* Exercises *
**1.** According to the article on The Broad, how many north-facing skylights bring light into the central space?
**2.** Repeat the passage from the article on The Broad word for word, beginning at the words "Art museums have" and stopping after "Palace central balcony.".
─── Page extract ───
Art museums have become the pantheistic cathedrals of the Western world. No major city lacks a number of them. They celebrate self-expression by thousands of artists through self-expression by hundreds of architects. Partners Elisabeth Diller, Ricardo Scofidio and Charles Renfro of New York, the architects (of New York’s successful High Line) follow this trend.
Although The Broad is self-contained, in total contrast with Gehry’s Disney Hall’s dissonant Baroque, the building’s punctured boxy shape seems a three-dimensional logo or app that can be identified in seconds. This fabricated volume is called by the architects “the vault and the veil.” Only the “oculus,” an elliptic concave window facing Grand Avenue, accents the ornamental façade, reminiscent of Venice’s Doge Palace central balcony.
The veil frames people and artworks in an area 210 x 210 feet free of columns. The central space functions like an introverted piazza, where light is brought in uniformly, harvested by 318 north-facing skylights. At its center, a transparent elevator, the escalator and the stairs provide a clear point of reference. From there the visitor moves towards compartmentalized areas organized by periods or artists, which can be reshaped by a curator as may be needed.
Philanthropists Edythe and Eli Broad started to collect art in the 1960’s. Beginning with impressionist paintings, they switched their interests to New York-based Pop art. In the 1980’s they started to collect works by Los Angeles-based artists, and also important German artists’ works. The whole collection includes works by Lichtenstein, Koons, Baldessari, Cindy Sherman, Basquiat, Rauschenberg, Barbara Kruger, Ed Ruscha, Frank Stella, Andy Warhol, Cy Twombly and Bill Viola, among other two-hundred artists.
The building sits on one acre of land and totals 120,000 square feet. Built in five years at a cost of $140 million, its galleries total 50,000 square feet, 35,000 on the third floor and 15,000 on the first. The vault has an area of 21,000 square-feet. The second floor concrete slab cantilevers 45-feet over the lobby, while the roof has a 40-foot cantilever over the third-floor gallery.
The whole building stands over a three-story subterranean parking garage with 344 parking spaces. The elevators from the parking floors, rather than bringing the visitor directly into the lobby, open into a plaza animated by 100-year-old Barouni olive trees, where people can take a casual break to eat on the grass or read a book.
─── Stored data ───
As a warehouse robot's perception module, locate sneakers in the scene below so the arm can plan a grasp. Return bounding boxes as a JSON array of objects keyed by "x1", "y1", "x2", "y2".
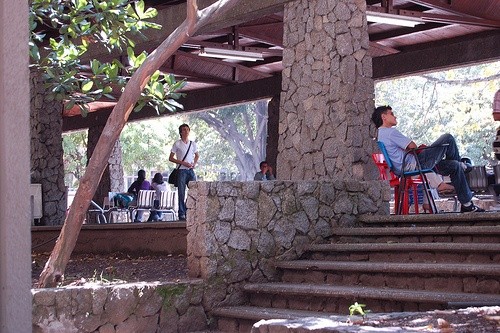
[
  {"x1": 461, "y1": 162, "x2": 472, "y2": 173},
  {"x1": 460, "y1": 200, "x2": 485, "y2": 213}
]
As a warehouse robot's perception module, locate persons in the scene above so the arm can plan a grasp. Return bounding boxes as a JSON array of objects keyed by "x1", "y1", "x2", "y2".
[
  {"x1": 372, "y1": 106, "x2": 485, "y2": 213},
  {"x1": 493, "y1": 90, "x2": 500, "y2": 121},
  {"x1": 152, "y1": 173, "x2": 170, "y2": 222},
  {"x1": 128, "y1": 170, "x2": 151, "y2": 223},
  {"x1": 254, "y1": 161, "x2": 275, "y2": 181},
  {"x1": 422, "y1": 171, "x2": 454, "y2": 213},
  {"x1": 169, "y1": 124, "x2": 199, "y2": 220}
]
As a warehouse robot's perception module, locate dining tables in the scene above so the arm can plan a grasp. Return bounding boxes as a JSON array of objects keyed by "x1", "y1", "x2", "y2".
[{"x1": 113, "y1": 193, "x2": 135, "y2": 223}]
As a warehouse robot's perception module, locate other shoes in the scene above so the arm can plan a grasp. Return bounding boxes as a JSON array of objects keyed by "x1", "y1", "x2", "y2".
[
  {"x1": 179, "y1": 215, "x2": 185, "y2": 219},
  {"x1": 153, "y1": 214, "x2": 163, "y2": 221}
]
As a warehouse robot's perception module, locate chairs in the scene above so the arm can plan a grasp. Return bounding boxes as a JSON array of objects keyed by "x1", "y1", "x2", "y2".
[
  {"x1": 88, "y1": 190, "x2": 176, "y2": 225},
  {"x1": 372, "y1": 140, "x2": 459, "y2": 214}
]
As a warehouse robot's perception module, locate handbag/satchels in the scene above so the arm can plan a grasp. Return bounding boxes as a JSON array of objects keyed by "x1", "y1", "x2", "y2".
[
  {"x1": 168, "y1": 168, "x2": 180, "y2": 187},
  {"x1": 111, "y1": 193, "x2": 134, "y2": 207}
]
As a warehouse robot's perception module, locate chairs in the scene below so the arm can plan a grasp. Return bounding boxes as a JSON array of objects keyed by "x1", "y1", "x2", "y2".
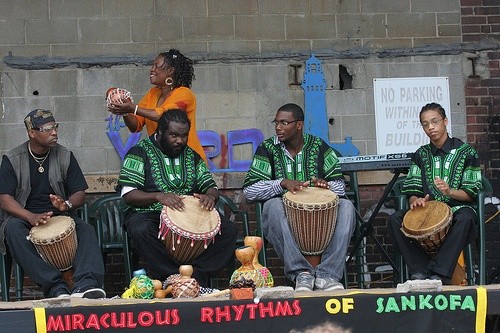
[
  {"x1": 0, "y1": 149, "x2": 365, "y2": 302},
  {"x1": 392, "y1": 172, "x2": 493, "y2": 286}
]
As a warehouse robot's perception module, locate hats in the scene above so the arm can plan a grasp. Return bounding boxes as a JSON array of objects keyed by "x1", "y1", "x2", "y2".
[{"x1": 24, "y1": 109, "x2": 55, "y2": 130}]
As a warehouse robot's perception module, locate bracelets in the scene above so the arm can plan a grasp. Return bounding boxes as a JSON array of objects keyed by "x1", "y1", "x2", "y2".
[
  {"x1": 134, "y1": 105, "x2": 138, "y2": 116},
  {"x1": 65, "y1": 201, "x2": 72, "y2": 209}
]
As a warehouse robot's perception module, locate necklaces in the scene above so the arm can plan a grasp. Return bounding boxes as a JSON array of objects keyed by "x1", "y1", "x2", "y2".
[{"x1": 29, "y1": 142, "x2": 49, "y2": 173}]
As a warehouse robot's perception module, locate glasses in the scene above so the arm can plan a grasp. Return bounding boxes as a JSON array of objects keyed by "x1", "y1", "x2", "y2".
[
  {"x1": 33, "y1": 123, "x2": 59, "y2": 132},
  {"x1": 271, "y1": 120, "x2": 297, "y2": 126},
  {"x1": 421, "y1": 117, "x2": 445, "y2": 127}
]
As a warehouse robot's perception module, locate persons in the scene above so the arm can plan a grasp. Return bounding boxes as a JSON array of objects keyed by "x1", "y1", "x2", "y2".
[
  {"x1": 0, "y1": 108, "x2": 106, "y2": 299},
  {"x1": 109, "y1": 48, "x2": 208, "y2": 168},
  {"x1": 118, "y1": 109, "x2": 238, "y2": 287},
  {"x1": 391, "y1": 103, "x2": 482, "y2": 281},
  {"x1": 242, "y1": 104, "x2": 356, "y2": 291}
]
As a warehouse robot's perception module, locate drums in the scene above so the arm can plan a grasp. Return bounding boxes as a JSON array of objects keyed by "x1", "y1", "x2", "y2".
[
  {"x1": 29, "y1": 215, "x2": 78, "y2": 289},
  {"x1": 159, "y1": 194, "x2": 221, "y2": 268},
  {"x1": 282, "y1": 186, "x2": 339, "y2": 270},
  {"x1": 402, "y1": 200, "x2": 466, "y2": 285}
]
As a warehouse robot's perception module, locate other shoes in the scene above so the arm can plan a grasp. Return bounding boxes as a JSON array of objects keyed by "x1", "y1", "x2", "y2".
[
  {"x1": 411, "y1": 272, "x2": 429, "y2": 280},
  {"x1": 294, "y1": 271, "x2": 316, "y2": 293},
  {"x1": 71, "y1": 287, "x2": 107, "y2": 300},
  {"x1": 430, "y1": 273, "x2": 447, "y2": 286},
  {"x1": 316, "y1": 274, "x2": 344, "y2": 291},
  {"x1": 52, "y1": 288, "x2": 71, "y2": 299}
]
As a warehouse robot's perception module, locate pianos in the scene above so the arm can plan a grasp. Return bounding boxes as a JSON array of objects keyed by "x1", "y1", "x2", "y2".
[{"x1": 337, "y1": 151, "x2": 417, "y2": 281}]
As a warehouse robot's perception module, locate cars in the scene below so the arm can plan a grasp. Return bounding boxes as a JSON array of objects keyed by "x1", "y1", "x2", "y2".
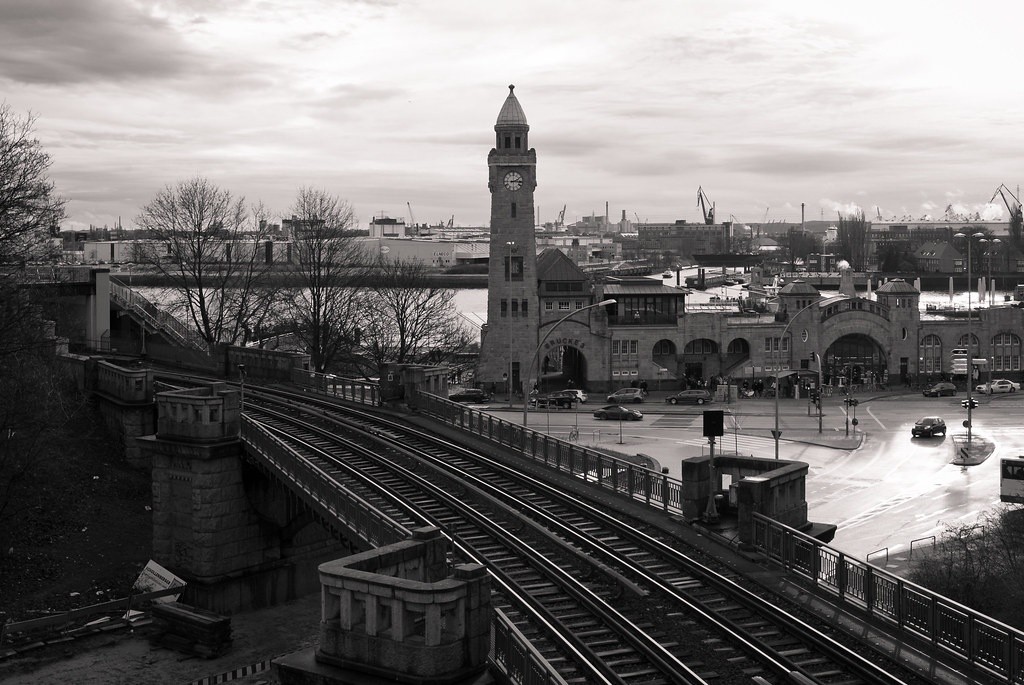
───
* Solutions by task *
**1.** 318 north-facing skylights.

**2.**
Art museums have become the pantheistic cathedrals of the Western world. No major city lacks a number of them. They celebrate self-expression by thousands of artists through self-expression by hundreds of architects. Partners Elisabeth Diller, Ricardo Scofidio and Charles Renfro of New York, the architects (of New York’s successful High Line) follow this trend.
Although The Broad is self-contained, in total contrast with Gehry’s Disney Hall’s dissonant Baroque, the building’s punctured boxy shape seems a three-dimensional logo or app that can be identified in seconds. This fabricated volume is called by the architects “the vault and the veil.” Only the “oculus,” an elliptic concave window facing Grand Avenue, accents the ornamental façade, reminiscent of Venice’s Doge Palace central balcony.